# [THE DATA]
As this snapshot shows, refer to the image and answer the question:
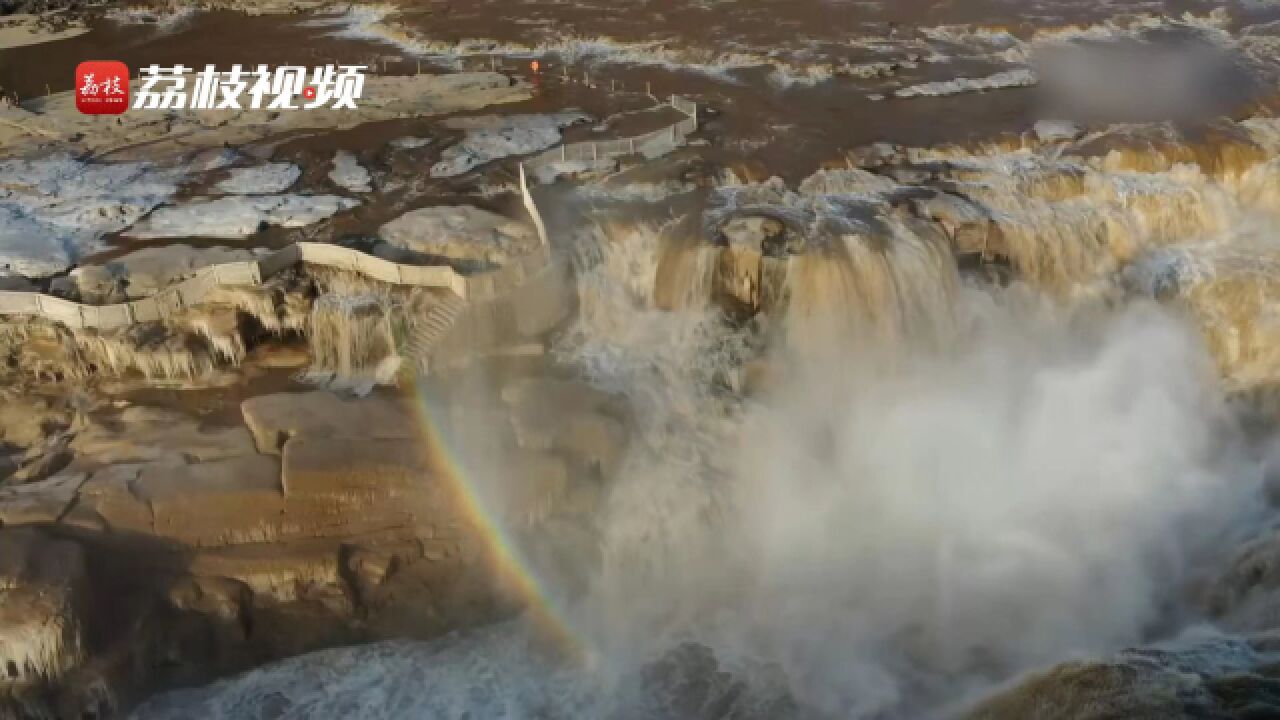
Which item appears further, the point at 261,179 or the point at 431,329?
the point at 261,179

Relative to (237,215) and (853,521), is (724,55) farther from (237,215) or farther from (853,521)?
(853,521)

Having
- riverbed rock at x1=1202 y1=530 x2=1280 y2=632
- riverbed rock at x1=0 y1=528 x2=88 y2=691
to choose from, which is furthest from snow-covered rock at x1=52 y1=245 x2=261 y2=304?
==
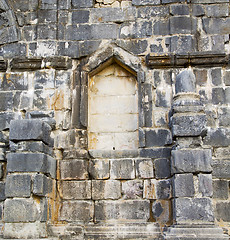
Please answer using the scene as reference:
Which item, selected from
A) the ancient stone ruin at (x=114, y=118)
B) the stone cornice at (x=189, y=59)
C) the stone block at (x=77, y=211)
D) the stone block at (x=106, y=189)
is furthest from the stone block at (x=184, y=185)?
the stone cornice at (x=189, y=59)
--
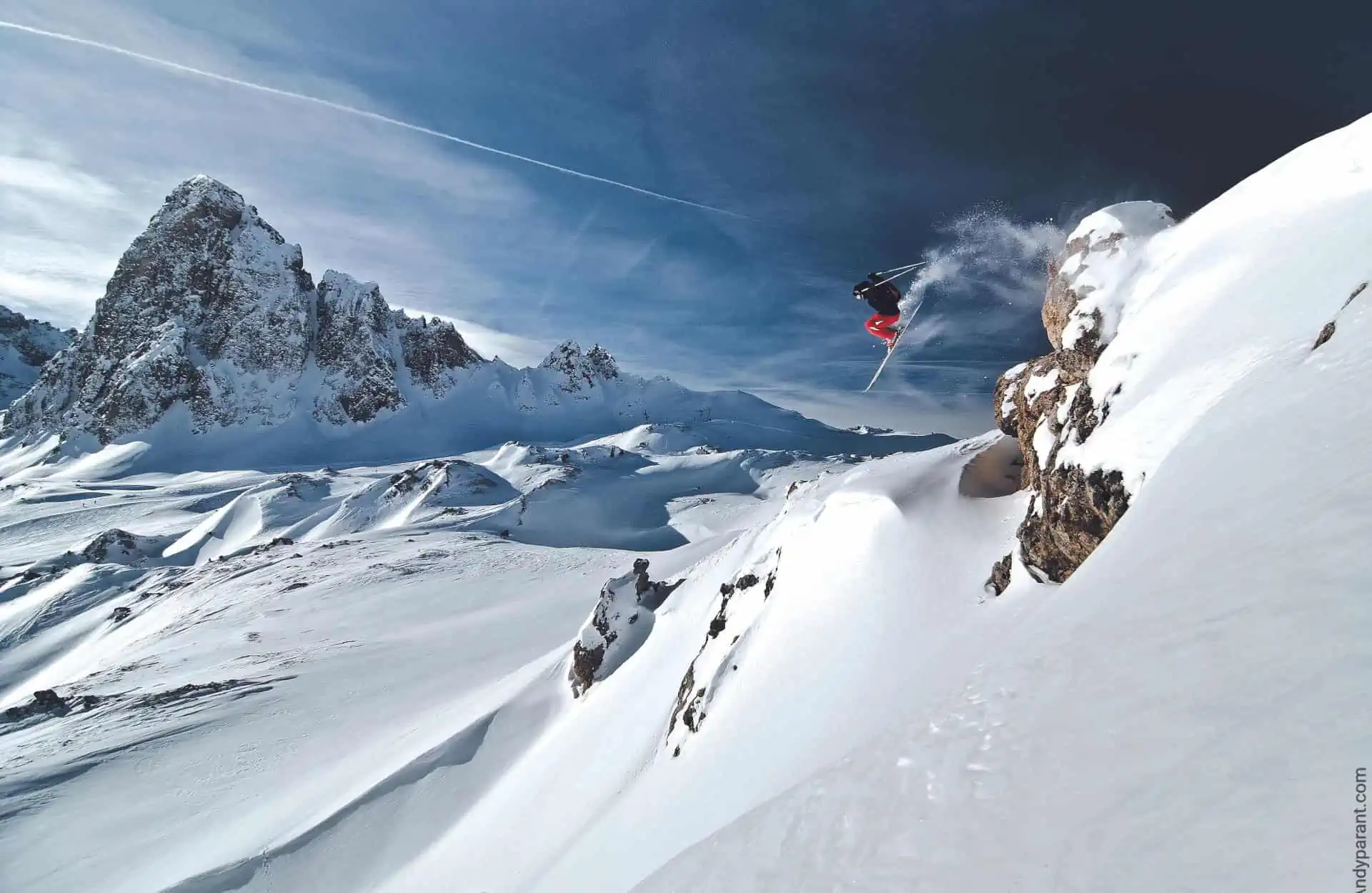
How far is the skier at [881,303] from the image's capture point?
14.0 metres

# [INSTRUCTION]
Copy out the listing lines from the line with "How far is the" up to and including the line with "14.0 metres", character for character.

# [FULL OUTPUT]
How far is the skier at [881,303] from the image's capture point?
14.0 metres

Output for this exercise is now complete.